WORK ITEM: Could you transcribe every record below exactly as written, excluding the pictures?

== Segment start ==

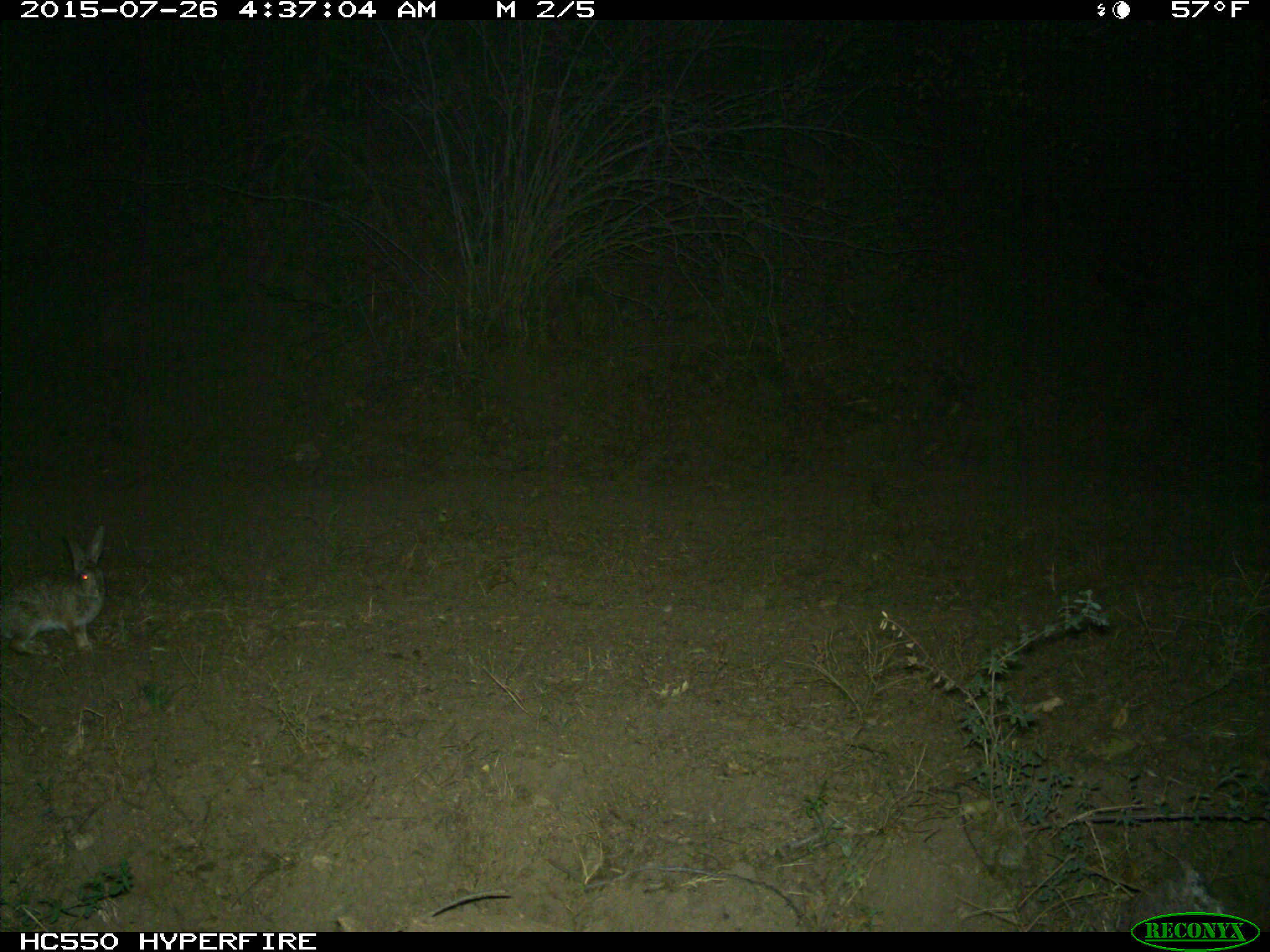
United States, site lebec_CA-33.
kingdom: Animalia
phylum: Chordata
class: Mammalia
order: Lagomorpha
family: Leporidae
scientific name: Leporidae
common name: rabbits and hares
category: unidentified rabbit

== Segment end ==

ANSWER TO THIS PROBLEM:
United States, site lebec_CA-33.
kingdom: Animalia
phylum: Chordata
class: Mammalia
order: Lagomorpha
family: Leporidae
scientific name: Leporidae
common name: rabbits and hares
category: unidentified rabbit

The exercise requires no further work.